• Assignment
The task calls for each line of the records below in which the word "artystyczne" appears.

Start of Block

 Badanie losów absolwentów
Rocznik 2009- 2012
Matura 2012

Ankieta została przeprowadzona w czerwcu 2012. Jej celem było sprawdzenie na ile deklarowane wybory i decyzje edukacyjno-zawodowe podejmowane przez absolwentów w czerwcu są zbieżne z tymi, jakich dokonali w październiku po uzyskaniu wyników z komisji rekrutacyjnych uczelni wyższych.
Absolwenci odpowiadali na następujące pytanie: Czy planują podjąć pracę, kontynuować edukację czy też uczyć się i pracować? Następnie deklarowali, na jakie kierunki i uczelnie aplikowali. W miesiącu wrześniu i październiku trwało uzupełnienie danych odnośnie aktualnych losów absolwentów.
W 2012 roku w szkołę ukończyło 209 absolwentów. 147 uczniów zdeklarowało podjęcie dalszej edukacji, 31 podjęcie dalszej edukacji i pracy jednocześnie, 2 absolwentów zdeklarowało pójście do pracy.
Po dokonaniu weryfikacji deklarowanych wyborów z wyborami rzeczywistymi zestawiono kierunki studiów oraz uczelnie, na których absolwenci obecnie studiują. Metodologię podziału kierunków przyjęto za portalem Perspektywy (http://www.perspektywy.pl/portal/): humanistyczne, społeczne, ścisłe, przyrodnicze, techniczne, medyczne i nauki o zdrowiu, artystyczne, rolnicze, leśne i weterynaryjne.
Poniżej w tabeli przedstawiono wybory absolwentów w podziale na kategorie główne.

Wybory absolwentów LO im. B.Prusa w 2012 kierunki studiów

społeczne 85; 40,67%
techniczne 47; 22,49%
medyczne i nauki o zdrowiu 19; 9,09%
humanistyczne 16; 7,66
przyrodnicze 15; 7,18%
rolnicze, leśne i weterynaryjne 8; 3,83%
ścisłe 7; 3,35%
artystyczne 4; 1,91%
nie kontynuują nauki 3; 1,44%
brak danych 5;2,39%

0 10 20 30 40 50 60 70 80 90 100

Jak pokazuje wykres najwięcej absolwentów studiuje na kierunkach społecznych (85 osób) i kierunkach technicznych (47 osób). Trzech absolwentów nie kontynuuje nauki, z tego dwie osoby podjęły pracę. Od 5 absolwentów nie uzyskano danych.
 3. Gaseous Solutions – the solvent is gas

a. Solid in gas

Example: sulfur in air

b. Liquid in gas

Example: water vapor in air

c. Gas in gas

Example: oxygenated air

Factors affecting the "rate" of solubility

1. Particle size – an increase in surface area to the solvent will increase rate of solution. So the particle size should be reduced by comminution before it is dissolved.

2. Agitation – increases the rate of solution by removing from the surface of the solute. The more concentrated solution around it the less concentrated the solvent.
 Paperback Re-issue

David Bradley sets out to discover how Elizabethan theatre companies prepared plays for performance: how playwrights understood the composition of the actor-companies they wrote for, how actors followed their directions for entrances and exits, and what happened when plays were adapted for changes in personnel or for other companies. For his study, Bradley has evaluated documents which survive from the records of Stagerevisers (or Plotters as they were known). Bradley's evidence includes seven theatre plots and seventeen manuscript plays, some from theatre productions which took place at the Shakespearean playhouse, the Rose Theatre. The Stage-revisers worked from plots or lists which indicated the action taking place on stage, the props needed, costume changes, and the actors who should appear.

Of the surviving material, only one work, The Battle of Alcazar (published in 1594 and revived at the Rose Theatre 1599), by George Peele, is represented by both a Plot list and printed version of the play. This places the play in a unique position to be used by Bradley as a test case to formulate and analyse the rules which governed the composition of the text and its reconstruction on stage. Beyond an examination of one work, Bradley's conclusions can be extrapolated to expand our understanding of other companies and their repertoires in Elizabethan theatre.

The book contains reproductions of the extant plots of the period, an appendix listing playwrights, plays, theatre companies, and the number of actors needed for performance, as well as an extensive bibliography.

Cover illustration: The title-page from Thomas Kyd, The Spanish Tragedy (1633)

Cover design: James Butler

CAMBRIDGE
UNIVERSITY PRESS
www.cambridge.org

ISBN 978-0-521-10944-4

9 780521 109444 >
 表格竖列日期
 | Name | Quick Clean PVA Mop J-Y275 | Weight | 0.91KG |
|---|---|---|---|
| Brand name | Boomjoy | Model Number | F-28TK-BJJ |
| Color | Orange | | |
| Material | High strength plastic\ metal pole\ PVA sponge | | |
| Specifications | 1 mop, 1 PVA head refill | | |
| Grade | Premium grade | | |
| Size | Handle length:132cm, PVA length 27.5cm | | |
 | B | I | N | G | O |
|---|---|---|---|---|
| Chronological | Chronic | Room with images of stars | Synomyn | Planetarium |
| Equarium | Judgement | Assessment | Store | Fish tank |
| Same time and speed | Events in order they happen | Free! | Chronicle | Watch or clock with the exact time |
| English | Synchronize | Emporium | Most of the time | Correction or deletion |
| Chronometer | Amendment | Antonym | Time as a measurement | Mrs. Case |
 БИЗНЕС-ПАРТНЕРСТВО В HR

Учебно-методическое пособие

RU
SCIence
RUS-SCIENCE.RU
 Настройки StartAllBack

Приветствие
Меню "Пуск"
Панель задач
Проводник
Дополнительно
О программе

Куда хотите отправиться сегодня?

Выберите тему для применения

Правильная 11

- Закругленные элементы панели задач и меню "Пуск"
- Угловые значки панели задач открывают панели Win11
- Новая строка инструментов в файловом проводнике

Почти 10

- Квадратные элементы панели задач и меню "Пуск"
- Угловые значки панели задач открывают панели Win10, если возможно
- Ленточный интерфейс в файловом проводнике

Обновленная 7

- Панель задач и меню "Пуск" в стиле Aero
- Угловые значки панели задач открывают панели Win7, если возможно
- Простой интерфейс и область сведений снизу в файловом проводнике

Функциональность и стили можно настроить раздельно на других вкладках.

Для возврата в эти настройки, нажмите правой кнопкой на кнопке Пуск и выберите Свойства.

End of Block

• Response to the task
Po dokonaniu weryfikacji deklarowanych wyborów z wyborami rzeczywistymi zestawiono kierunki studiów oraz uczelnie, na których absolwenci obecnie studiują. Metodologię podziału kierunków przyjęto za portalem Perspektywy (http://www.perspektywy.pl/portal/): humanistyczne, społeczne, ścisłe, przyrodnicze, techniczne, medyczne i nauki o zdrowiu, artystyczne, rolnicze, leśne i weterynaryjne.
artystyczne 4; 1,91%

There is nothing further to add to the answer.